## [TO DO]
Update the rows below by changing every "pink flower" to "pink blossom", with no other changes.

⁂

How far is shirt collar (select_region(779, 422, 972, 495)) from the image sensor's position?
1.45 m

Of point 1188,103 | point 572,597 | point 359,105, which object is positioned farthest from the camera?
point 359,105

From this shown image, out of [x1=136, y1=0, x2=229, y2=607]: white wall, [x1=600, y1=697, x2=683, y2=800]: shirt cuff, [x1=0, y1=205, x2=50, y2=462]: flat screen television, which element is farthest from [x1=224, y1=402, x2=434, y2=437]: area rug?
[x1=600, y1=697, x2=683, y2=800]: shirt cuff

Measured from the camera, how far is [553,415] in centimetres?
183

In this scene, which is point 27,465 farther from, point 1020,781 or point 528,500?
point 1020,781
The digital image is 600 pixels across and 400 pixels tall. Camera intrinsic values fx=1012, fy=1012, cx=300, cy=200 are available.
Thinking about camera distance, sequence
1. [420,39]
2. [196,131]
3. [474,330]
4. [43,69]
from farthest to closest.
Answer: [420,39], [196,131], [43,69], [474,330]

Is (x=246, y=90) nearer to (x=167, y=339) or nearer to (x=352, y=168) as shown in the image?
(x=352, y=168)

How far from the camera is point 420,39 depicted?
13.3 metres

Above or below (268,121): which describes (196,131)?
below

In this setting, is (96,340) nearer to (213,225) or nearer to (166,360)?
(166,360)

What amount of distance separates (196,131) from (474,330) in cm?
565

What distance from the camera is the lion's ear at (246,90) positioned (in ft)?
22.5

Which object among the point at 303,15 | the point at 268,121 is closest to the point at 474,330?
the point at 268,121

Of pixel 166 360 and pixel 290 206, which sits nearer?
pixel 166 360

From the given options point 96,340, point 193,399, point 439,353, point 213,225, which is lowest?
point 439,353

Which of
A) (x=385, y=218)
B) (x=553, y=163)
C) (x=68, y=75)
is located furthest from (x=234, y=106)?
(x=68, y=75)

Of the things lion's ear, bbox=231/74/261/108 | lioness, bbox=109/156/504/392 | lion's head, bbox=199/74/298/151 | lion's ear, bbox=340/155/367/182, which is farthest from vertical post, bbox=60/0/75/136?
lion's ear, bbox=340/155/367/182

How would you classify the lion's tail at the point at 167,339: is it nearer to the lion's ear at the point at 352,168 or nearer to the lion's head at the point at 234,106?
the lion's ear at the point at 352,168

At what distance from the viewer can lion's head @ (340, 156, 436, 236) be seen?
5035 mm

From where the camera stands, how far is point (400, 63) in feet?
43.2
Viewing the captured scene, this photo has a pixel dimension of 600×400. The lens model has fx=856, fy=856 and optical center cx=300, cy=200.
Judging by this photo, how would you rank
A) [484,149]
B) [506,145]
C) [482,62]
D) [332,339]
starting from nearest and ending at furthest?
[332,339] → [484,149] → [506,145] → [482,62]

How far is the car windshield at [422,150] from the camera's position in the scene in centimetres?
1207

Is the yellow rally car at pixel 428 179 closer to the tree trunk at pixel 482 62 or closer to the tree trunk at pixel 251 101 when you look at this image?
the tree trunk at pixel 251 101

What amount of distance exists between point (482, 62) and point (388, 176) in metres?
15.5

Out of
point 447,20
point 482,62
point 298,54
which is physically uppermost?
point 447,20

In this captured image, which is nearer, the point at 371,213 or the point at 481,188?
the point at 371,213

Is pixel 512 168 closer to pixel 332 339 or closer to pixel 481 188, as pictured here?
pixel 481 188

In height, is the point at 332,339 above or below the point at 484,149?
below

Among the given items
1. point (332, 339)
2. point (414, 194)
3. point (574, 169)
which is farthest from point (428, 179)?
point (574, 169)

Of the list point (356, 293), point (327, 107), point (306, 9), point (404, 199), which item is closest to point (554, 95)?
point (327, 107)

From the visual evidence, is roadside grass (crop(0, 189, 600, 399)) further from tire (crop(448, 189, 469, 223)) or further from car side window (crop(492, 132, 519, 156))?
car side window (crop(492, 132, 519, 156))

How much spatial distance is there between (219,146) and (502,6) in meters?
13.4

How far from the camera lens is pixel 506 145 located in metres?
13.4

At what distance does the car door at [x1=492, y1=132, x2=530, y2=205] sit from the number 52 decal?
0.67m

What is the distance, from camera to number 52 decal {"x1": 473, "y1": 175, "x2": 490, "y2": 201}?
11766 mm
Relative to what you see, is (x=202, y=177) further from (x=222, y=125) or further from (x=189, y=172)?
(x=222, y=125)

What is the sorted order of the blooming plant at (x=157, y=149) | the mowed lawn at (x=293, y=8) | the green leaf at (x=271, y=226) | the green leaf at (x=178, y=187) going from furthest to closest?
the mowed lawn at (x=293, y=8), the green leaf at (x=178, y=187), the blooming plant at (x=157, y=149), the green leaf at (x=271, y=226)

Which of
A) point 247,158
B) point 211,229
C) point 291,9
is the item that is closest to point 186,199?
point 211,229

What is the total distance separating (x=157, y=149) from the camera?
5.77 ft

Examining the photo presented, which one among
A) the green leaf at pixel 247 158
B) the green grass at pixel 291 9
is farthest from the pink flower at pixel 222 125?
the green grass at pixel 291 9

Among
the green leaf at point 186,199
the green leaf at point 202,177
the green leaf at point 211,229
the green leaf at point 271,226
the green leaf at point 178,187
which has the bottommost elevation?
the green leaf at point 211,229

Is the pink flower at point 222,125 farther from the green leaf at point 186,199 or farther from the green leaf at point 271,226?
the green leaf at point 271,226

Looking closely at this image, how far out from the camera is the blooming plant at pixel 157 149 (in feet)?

⁂

## [COMPLETED EXERCISE]
How far is shirt collar (select_region(779, 422, 972, 495)) from the image sensor's position?
1.45 m

Of point 1188,103 | point 572,597 | point 359,105, which object is positioned farthest from the camera?
point 359,105

From this shown image, out of [x1=136, y1=0, x2=229, y2=607]: white wall, [x1=600, y1=697, x2=683, y2=800]: shirt cuff, [x1=0, y1=205, x2=50, y2=462]: flat screen television, which element is farthest from [x1=224, y1=402, x2=434, y2=437]: area rug?
[x1=600, y1=697, x2=683, y2=800]: shirt cuff

Measured from the camera, how far is [553,415] in centimetres?
183

In this scene, which is point 27,465 farther from, point 1020,781 or point 528,500?
point 1020,781
The digital image is 600 pixels across and 400 pixels tall. Camera intrinsic values fx=1012, fy=1012, cx=300, cy=200 are available.
Thinking about camera distance, sequence
1. [420,39]
2. [196,131]
3. [474,330]
4. [43,69]
from farthest to closest.
Answer: [420,39], [196,131], [43,69], [474,330]

Is (x=246, y=90) nearer to (x=167, y=339) or nearer to (x=352, y=168) as shown in the image?
(x=352, y=168)

How far from the camera is point 420,39 depicted?
13.3 metres

Above or below (268,121): which describes (196,131)?
below

In this setting, is (96,340) nearer to (213,225) or nearer to (166,360)?
(166,360)

What amount of distance separates (196,131) from (474,330) in cm?
565

What distance from the camera is the lion's ear at (246,90) positioned (in ft)?
22.5

Which object among the point at 303,15 | the point at 268,121 is closest to the point at 474,330?
the point at 268,121

Of pixel 166 360 and pixel 290 206, which sits nearer?
pixel 166 360

From the given options point 96,340, point 193,399, point 439,353, point 213,225, which is lowest?
point 439,353

Which of
A) (x=385, y=218)
B) (x=553, y=163)
C) (x=68, y=75)
is located furthest from (x=234, y=106)?
(x=68, y=75)

Of the things lion's ear, bbox=231/74/261/108 | lioness, bbox=109/156/504/392 | lion's head, bbox=199/74/298/151 | lion's ear, bbox=340/155/367/182, which is farthest from vertical post, bbox=60/0/75/136?
lion's ear, bbox=340/155/367/182

How would you classify the lion's tail at the point at 167,339: is it nearer to the lion's ear at the point at 352,168 or nearer to the lion's head at the point at 234,106?
the lion's ear at the point at 352,168

At what distance from the viewer can lion's head @ (340, 156, 436, 236) be seen?
5035 mm

From where the camera stands, how far is point (400, 63) in feet?
43.2
Viewing the captured scene, this photo has a pixel dimension of 600×400. The lens model has fx=856, fy=856 and optical center cx=300, cy=200.
Judging by this photo, how would you rank
A) [484,149]
B) [506,145]
C) [482,62]
D) [332,339]
starting from nearest and ending at furthest?
[332,339] → [484,149] → [506,145] → [482,62]

How far is the car windshield at [422,150] from the camera's position in the scene in centimetres?
1207

Is the yellow rally car at pixel 428 179 closer to the tree trunk at pixel 482 62 or closer to the tree trunk at pixel 251 101 when you look at this image?
the tree trunk at pixel 251 101

What amount of distance exists between point (482, 62) and point (388, 176) in metres?
15.5

Out of
point 447,20
point 482,62
point 298,54
which is physically uppermost?
point 447,20

In this captured image, which is nearer, the point at 371,213 or the point at 481,188?
the point at 371,213

Is pixel 512 168 closer to pixel 332 339 or closer to pixel 481 188, as pictured here?
pixel 481 188

In height, is the point at 332,339 above or below the point at 484,149?
below

Among the given items
1. point (332, 339)
2. point (414, 194)
3. point (574, 169)
which is farthest from point (428, 179)?
point (574, 169)

Of the list point (356, 293), point (327, 107), point (306, 9), point (404, 199), which item is closest to point (554, 95)?
point (327, 107)

From the visual evidence, is roadside grass (crop(0, 189, 600, 399)) further from tire (crop(448, 189, 469, 223)) or further from car side window (crop(492, 132, 519, 156))?
car side window (crop(492, 132, 519, 156))

How much spatial distance is there between (219,146) and (502,6) in meters?
13.4

How far from the camera lens is pixel 506 145 located in metres?
13.4

At what distance does the car door at [x1=492, y1=132, x2=530, y2=205] sit from the number 52 decal?
0.67m

What is the distance, from camera to number 52 decal {"x1": 473, "y1": 175, "x2": 490, "y2": 201}?
11766 mm
Relative to what you see, is (x=202, y=177) further from (x=222, y=125) or further from (x=189, y=172)?
(x=222, y=125)

What is the sorted order of the blooming plant at (x=157, y=149) | the mowed lawn at (x=293, y=8) | the green leaf at (x=271, y=226) | the green leaf at (x=178, y=187) going from furthest to closest?
the mowed lawn at (x=293, y=8), the green leaf at (x=178, y=187), the blooming plant at (x=157, y=149), the green leaf at (x=271, y=226)

Which of
A) point 247,158
B) point 211,229
C) point 291,9
is the item that is closest to point 186,199?
point 211,229

What is the total distance separating (x=157, y=149) from the camera?
5.77 ft

Examining the photo presented, which one among
A) the green leaf at pixel 247 158
B) the green grass at pixel 291 9
is farthest from the pink blossom at pixel 222 125?
the green grass at pixel 291 9

Among
the green leaf at point 186,199
the green leaf at point 202,177
the green leaf at point 211,229
the green leaf at point 271,226
the green leaf at point 178,187
which has the bottommost elevation?
the green leaf at point 211,229

Is the pink blossom at point 222,125 farther from the green leaf at point 186,199 or farther from the green leaf at point 271,226?
the green leaf at point 271,226

Looking closely at this image, how far out from the camera is the blooming plant at pixel 157 149 (in feet)?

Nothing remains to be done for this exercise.